* **Исходный текст**:
____________________
Сайт СФУ
Сибирский форум. Интеллектуальный диалог
декабрь / 2018 г.

Максим МОЛОКЕЕВ: «Не принимаю предложения работать за границей»

Красноярский физик Максим Молокеев — один из самых высокоцитируемых учёных России. Максим работает старшим научным сотрудником лаборатории кристаллофизики Института физики им. Л.В. Киренского СО РАН, преподаёт в СФУ. Его научные работы широко известны, а сам он совсем недавно вошёл ещё и в число лучших рецензентов мира.

Какие темы исследований в области физики особо востребованы сегодня? Сложно ли российским учёным работать за рубежом? Обращает ли государство должное внимание на отечественную науку? Максим Молокеев — наш сегодняшний собеседник.

— Максим, два года назад вы были названы в числе самых высокоцитируемых учёных России, в этом году также имеете шанс попасть в лидеры. Как составляется перечень самых результативных? Что, кроме престижа, это даёт учёным?

— Действительно, в 2016 году я стал одним из трёх самых высокоцитируемых физиков России. Этот перечень формирует Clarivate Analytics. Список составляется на основе данных о цитируемости научных публикаций в базе данных Web of Science Core Collection. Это поисковая платформа в сфере естественных, общественных и гуманитарных наук. То есть подсчитывается, сколько раз за определённый период были процитированы работы учёного.

Есть несколько категорий: самых высокоцитируемых физиков, математиков, химиков и так далее. По условиям попасть в этот перечень можно только раз в два года. Возможно, это сделано для того, чтобы постоянно не повторялись одни и те же имена.
____________________
* **Данные**:

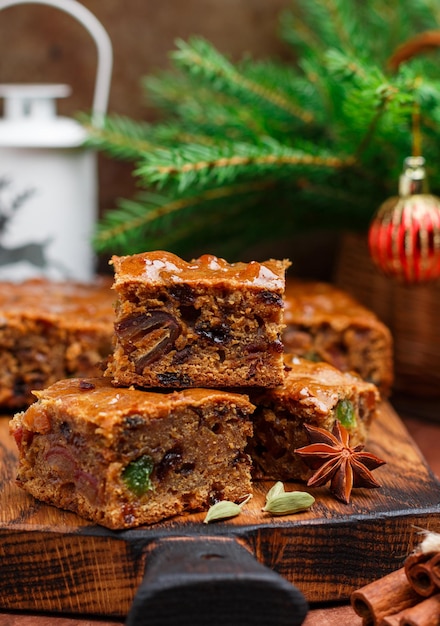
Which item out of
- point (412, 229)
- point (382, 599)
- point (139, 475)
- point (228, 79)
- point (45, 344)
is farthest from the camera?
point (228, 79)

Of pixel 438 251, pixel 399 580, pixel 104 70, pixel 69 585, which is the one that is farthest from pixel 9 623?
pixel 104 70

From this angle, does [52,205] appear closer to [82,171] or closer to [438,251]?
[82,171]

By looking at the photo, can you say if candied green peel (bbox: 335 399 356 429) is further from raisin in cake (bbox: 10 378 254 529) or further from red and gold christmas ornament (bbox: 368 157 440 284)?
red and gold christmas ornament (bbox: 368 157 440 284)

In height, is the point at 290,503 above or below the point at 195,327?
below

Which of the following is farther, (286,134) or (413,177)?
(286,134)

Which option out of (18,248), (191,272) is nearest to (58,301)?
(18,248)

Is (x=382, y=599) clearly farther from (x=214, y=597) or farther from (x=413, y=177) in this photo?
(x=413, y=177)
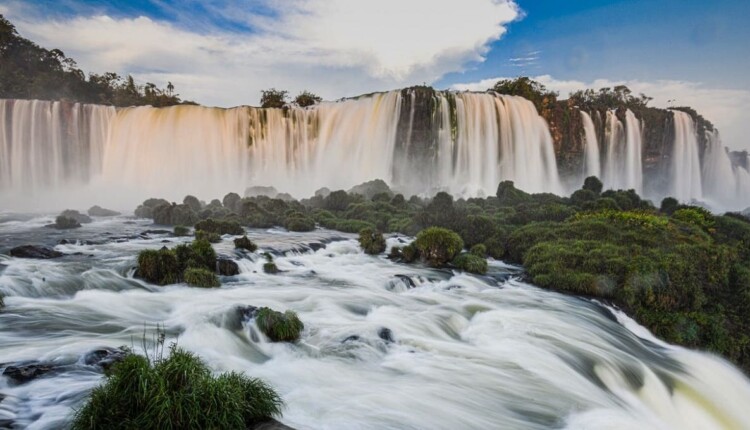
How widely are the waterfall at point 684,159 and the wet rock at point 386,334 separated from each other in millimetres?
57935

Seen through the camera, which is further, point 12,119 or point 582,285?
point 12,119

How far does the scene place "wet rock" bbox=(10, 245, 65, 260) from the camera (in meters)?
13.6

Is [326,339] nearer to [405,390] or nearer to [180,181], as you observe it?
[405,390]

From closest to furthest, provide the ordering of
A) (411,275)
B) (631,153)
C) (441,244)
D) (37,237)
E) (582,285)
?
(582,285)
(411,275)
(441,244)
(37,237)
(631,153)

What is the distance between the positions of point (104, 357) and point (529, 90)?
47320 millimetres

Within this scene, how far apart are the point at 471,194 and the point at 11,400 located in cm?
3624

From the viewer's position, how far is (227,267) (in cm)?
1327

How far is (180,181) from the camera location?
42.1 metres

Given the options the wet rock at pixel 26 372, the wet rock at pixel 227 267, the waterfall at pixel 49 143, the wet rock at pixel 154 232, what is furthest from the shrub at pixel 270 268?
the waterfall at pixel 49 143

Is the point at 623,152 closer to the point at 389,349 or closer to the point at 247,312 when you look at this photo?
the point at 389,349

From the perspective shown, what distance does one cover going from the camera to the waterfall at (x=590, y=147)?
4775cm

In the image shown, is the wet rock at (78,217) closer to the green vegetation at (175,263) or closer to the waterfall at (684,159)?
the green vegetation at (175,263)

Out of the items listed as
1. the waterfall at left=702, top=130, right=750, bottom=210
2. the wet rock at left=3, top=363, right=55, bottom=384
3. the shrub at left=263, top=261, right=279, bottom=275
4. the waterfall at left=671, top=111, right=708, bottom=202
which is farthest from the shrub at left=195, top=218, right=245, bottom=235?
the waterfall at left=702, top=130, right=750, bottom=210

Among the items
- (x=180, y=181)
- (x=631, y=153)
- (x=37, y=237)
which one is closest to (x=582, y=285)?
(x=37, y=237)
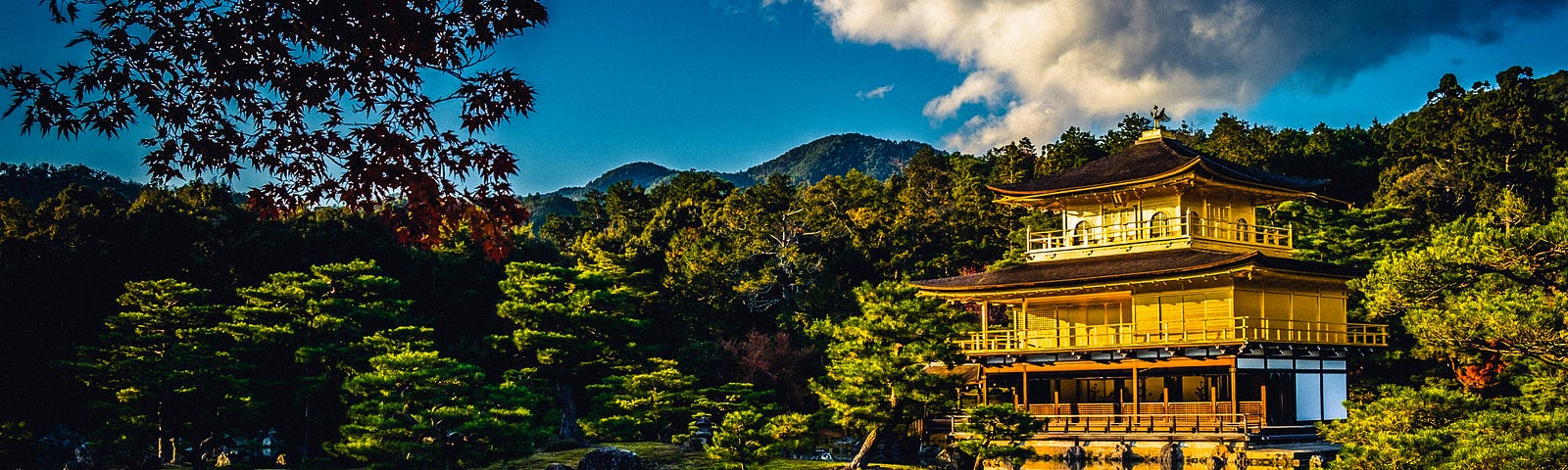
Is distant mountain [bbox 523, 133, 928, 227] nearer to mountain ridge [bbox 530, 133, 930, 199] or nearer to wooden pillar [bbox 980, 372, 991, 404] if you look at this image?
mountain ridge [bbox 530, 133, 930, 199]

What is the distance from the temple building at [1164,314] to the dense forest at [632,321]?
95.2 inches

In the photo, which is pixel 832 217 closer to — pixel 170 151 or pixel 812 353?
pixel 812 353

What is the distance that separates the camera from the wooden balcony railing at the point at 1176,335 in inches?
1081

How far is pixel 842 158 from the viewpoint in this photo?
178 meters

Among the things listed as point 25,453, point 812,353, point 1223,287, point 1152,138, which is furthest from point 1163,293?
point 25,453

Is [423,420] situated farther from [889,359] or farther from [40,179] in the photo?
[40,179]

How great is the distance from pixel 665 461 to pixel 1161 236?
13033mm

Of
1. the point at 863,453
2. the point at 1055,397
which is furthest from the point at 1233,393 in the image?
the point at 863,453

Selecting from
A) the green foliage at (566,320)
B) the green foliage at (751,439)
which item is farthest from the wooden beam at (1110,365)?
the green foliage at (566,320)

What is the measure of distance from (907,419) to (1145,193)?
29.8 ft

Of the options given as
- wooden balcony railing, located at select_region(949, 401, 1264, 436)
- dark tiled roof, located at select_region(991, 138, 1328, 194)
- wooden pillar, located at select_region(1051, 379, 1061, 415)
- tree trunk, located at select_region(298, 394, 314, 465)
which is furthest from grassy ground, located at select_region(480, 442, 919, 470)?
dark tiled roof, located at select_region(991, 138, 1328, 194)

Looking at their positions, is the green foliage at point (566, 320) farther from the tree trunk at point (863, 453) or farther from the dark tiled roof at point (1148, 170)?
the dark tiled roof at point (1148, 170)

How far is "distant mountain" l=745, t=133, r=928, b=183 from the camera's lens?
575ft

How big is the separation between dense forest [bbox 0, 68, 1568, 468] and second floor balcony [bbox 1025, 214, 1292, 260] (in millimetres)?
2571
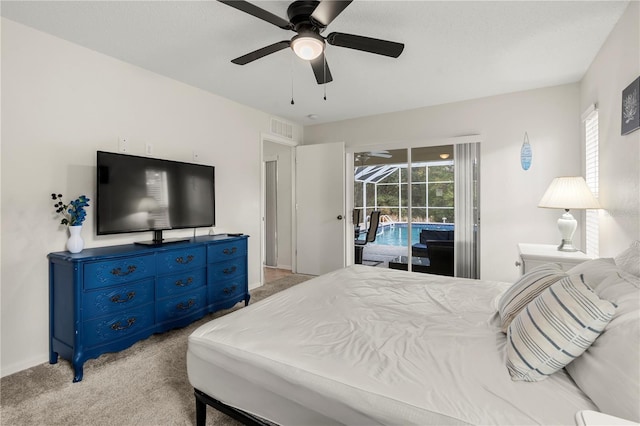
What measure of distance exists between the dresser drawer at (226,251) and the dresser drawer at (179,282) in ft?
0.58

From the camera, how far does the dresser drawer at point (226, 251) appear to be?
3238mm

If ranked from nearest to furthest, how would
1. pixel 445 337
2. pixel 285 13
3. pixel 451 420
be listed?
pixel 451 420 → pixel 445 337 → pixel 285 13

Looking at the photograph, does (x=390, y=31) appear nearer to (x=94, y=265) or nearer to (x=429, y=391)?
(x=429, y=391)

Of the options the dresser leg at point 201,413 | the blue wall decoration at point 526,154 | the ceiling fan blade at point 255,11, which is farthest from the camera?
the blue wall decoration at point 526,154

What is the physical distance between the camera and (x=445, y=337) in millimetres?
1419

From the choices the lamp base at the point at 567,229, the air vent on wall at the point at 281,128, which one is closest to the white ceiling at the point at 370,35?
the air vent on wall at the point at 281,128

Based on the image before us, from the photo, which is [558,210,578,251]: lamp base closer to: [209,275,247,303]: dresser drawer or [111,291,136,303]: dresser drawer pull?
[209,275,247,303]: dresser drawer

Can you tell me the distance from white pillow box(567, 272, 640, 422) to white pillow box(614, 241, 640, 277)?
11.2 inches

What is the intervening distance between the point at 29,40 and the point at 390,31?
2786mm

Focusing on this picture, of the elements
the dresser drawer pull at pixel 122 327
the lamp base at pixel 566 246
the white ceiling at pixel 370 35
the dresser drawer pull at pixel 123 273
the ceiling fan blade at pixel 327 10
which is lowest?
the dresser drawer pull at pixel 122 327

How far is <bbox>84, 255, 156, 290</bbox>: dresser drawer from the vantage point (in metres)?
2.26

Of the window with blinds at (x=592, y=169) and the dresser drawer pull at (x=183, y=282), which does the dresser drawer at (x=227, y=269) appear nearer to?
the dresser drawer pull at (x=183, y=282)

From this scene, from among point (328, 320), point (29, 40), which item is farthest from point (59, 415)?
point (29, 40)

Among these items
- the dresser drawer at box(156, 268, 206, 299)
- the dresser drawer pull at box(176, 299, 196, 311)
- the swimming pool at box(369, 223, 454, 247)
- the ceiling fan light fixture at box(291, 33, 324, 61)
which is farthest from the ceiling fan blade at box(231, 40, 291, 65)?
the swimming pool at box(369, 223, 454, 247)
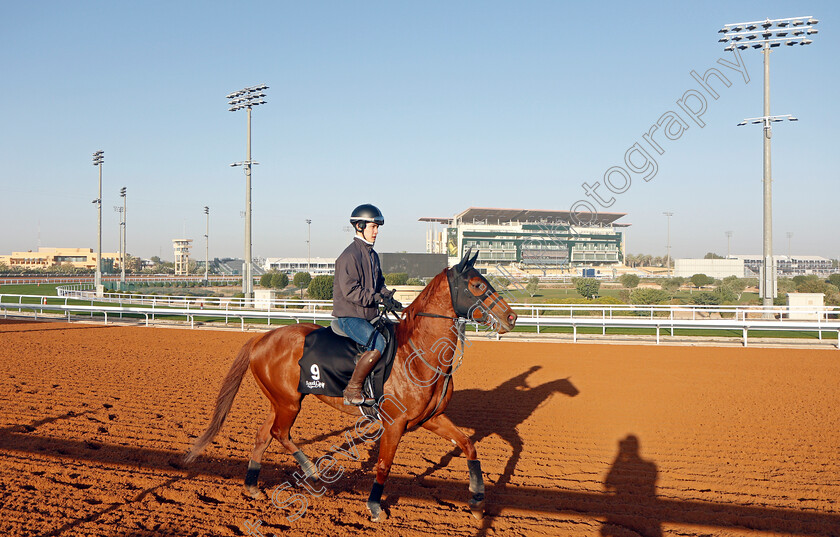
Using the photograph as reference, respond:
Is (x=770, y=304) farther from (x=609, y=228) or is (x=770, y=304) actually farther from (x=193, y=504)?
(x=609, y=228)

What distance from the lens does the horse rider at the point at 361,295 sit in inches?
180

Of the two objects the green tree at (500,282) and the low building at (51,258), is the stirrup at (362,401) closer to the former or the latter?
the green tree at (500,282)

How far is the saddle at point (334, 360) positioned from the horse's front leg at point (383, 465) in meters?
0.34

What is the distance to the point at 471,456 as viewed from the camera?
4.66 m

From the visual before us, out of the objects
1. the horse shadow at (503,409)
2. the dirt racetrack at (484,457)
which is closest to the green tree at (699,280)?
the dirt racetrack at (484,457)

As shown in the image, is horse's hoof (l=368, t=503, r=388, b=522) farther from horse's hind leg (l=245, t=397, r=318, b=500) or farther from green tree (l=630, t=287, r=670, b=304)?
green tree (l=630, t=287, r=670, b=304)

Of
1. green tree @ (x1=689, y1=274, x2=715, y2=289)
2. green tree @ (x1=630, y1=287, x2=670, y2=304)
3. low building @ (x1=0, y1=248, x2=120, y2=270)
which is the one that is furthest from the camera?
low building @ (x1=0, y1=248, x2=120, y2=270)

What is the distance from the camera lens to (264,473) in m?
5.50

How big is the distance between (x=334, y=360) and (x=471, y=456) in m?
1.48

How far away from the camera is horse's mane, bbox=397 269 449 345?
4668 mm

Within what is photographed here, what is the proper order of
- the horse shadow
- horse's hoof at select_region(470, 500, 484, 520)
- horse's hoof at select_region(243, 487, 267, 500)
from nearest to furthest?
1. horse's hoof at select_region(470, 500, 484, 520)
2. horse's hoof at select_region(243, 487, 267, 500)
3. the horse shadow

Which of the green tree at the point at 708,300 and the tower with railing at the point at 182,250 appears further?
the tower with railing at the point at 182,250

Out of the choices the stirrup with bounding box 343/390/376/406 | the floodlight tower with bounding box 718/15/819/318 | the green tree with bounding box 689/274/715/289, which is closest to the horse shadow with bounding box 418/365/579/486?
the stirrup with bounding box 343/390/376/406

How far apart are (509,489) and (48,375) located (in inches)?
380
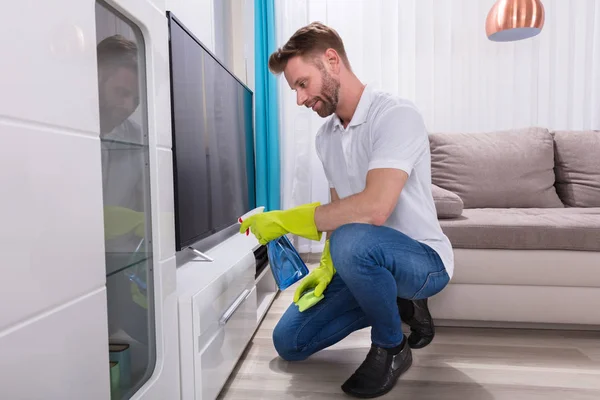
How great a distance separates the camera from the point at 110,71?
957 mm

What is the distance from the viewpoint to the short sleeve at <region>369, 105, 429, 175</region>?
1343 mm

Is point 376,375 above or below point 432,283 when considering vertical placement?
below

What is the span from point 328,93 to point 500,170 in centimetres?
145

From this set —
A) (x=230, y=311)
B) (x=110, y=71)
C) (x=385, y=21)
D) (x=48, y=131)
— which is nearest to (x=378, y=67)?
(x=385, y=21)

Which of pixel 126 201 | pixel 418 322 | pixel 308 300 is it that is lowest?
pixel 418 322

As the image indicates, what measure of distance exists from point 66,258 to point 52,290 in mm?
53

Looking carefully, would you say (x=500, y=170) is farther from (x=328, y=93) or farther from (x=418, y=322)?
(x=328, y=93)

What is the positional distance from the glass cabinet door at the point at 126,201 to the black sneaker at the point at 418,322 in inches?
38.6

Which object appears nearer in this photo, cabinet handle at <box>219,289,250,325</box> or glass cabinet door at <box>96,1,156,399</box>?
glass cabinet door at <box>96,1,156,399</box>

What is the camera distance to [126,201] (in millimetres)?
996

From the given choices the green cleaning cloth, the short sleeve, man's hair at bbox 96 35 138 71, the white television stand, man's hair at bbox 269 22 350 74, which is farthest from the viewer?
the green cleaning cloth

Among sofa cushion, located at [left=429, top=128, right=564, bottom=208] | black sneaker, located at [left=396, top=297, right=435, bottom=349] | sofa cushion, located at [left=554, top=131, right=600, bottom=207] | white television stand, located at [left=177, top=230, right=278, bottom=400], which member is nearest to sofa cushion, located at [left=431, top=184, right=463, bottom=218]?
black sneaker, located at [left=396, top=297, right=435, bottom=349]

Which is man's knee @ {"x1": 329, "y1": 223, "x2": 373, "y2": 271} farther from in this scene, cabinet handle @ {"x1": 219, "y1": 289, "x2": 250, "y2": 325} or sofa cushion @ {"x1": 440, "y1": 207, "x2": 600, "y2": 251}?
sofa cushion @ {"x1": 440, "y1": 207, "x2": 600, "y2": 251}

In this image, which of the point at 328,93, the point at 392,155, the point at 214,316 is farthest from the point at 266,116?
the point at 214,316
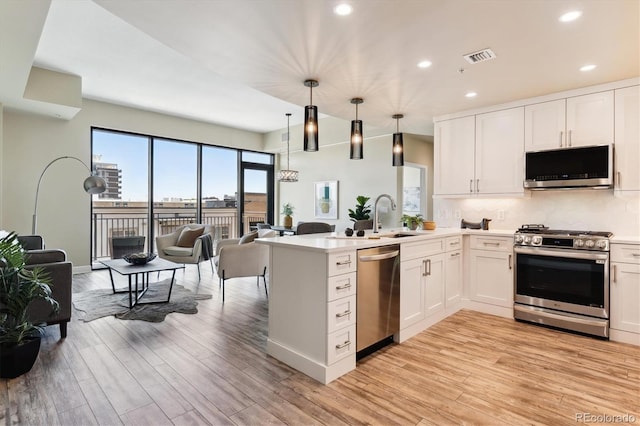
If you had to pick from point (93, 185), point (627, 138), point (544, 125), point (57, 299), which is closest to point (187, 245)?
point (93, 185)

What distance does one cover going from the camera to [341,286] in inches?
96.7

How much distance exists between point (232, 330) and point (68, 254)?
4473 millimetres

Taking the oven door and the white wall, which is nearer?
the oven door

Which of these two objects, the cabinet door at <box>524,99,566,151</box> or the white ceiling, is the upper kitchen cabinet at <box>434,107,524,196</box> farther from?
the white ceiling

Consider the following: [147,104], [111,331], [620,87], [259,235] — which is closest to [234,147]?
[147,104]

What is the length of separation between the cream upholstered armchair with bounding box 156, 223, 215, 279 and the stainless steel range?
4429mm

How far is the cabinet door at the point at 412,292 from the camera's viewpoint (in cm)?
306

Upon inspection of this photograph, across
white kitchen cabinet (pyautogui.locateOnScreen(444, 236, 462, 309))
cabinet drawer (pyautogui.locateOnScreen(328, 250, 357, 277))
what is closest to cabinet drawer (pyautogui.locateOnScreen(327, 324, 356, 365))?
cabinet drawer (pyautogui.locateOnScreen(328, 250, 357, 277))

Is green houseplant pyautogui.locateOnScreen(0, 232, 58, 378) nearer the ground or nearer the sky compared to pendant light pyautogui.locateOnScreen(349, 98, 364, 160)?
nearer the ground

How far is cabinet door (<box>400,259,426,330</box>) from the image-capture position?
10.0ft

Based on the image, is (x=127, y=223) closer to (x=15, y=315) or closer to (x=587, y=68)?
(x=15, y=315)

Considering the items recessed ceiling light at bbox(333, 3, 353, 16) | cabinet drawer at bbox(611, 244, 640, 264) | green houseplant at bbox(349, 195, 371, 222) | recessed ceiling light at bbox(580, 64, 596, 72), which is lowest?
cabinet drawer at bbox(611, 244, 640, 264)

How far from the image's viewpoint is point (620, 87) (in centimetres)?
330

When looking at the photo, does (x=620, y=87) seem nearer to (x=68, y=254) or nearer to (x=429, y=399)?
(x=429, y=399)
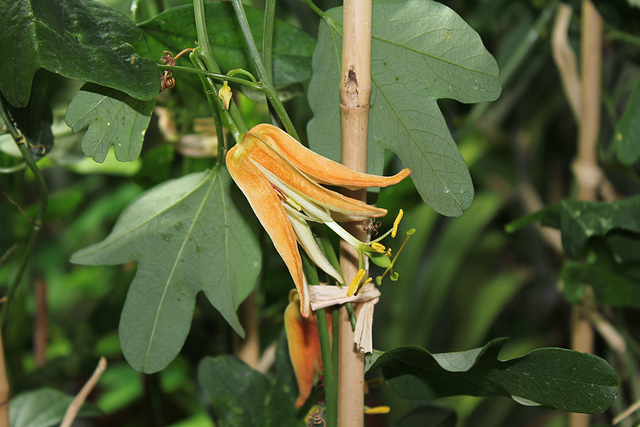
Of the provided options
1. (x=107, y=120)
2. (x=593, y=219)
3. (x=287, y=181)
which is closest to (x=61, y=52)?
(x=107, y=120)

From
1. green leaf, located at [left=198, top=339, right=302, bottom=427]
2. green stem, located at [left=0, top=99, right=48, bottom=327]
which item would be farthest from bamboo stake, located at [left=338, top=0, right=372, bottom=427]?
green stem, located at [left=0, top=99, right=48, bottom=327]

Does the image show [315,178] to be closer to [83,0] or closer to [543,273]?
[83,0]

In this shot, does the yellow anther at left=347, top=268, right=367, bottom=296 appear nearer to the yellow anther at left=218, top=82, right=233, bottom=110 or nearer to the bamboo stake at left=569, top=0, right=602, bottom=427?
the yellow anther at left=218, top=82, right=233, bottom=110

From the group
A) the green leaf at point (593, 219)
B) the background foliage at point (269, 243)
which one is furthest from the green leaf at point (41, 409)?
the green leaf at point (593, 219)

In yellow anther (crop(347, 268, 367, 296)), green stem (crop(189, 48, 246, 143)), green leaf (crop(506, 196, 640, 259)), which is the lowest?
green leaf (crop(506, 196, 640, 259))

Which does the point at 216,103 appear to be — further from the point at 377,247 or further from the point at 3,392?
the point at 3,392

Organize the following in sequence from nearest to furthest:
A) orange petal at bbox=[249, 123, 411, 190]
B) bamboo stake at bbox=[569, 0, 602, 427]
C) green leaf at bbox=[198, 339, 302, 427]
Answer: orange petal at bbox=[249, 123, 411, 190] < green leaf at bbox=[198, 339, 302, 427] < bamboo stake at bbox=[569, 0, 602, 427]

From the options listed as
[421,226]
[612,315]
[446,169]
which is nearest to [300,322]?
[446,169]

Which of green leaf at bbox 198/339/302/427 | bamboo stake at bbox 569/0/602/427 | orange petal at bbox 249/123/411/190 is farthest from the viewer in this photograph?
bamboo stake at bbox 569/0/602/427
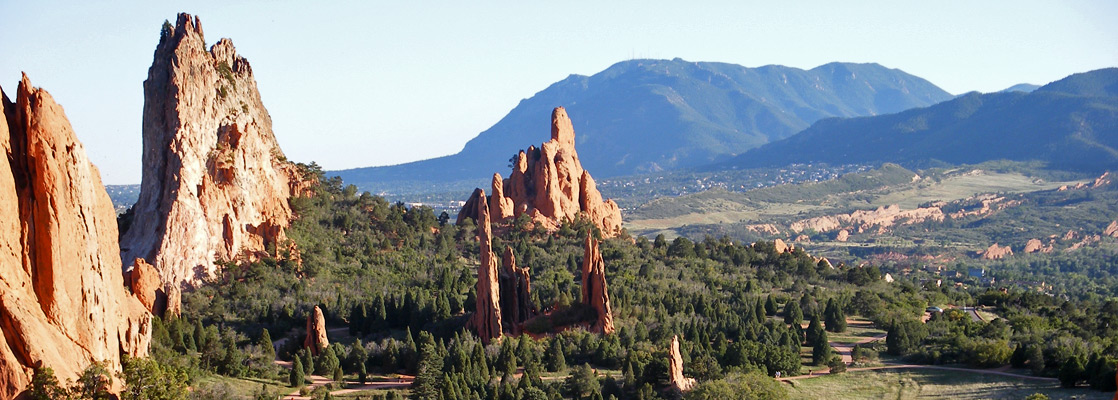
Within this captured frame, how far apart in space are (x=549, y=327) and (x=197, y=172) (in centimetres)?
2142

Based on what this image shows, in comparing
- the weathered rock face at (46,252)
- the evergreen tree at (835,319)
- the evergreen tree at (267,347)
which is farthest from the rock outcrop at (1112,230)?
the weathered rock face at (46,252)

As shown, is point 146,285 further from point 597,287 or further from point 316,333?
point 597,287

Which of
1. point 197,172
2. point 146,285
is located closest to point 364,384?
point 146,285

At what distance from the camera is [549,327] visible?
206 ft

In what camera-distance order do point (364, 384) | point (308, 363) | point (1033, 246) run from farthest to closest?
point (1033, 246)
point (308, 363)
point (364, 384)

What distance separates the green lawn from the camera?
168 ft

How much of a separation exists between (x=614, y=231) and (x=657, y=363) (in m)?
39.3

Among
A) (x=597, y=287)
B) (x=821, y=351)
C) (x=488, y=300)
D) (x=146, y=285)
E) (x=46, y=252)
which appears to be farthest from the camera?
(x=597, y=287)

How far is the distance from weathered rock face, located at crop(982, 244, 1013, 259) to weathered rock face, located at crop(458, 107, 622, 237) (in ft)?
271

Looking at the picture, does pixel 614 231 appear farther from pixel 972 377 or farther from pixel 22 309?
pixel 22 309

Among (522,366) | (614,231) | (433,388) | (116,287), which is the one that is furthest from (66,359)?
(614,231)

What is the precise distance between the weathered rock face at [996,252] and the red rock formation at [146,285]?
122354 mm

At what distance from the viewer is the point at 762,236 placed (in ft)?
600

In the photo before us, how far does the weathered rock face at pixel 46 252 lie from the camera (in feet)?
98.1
____________________
Перепишите весь исходный текст слово в слово. Пользуйтесь только исходным текстом.

* **Ответ**:
Сайт СФУ
Сибирский форум. Интеллектуальный диалог
декабрь / 2018 г.

Максим МОЛОКЕЕВ: «Не принимаю предложения работать за границей»

Красноярский физик Максим Молокеев — один из самых высокоцитируемых учёных России. Максим работает старшим научным сотрудником лаборатории кристаллофизики Института физики им. Л.В. Киренского СО РАН, преподаёт в СФУ. Его научные работы широко известны, а сам он совсем недавно вошёл ещё и в число лучших рецензентов мира.

Какие темы исследований в области физики особо востребованы сегодня? Сложно ли российским учёным работать за рубежом? Обращает ли государство должное внимание на отечественную науку? Максим Молокеев — наш сегодняшний собеседник.

— Максим, два года назад вы были названы в числе самых высокоцитируемых учёных России, в этом году также имеете шанс попасть в лидеры. Как составляется перечень самых результативных? Что, кроме престижа, это даёт учёным?

— Действительно, в 2016 году я стал одним из трёх самых высокоцитируемых физиков России. Этот перечень формирует Clarivate Analytics. Список составляется на основе данных о цитируемости научных публикаций в базе данных Web of Science Core Collection. Это поисковая платформа в сфере естественных, общественных и гуманитарных наук. То есть подсчитывается, сколько раз за определённый период были процитированы работы учёного.

Есть несколько категорий: самых высокоцитируемых физиков, математиков, химиков и так далее. По условиям попасть в этот перечень можно только раз в два года. Возможно, это сделано для того, чтобы постоянно не повторялись одни и те же имена.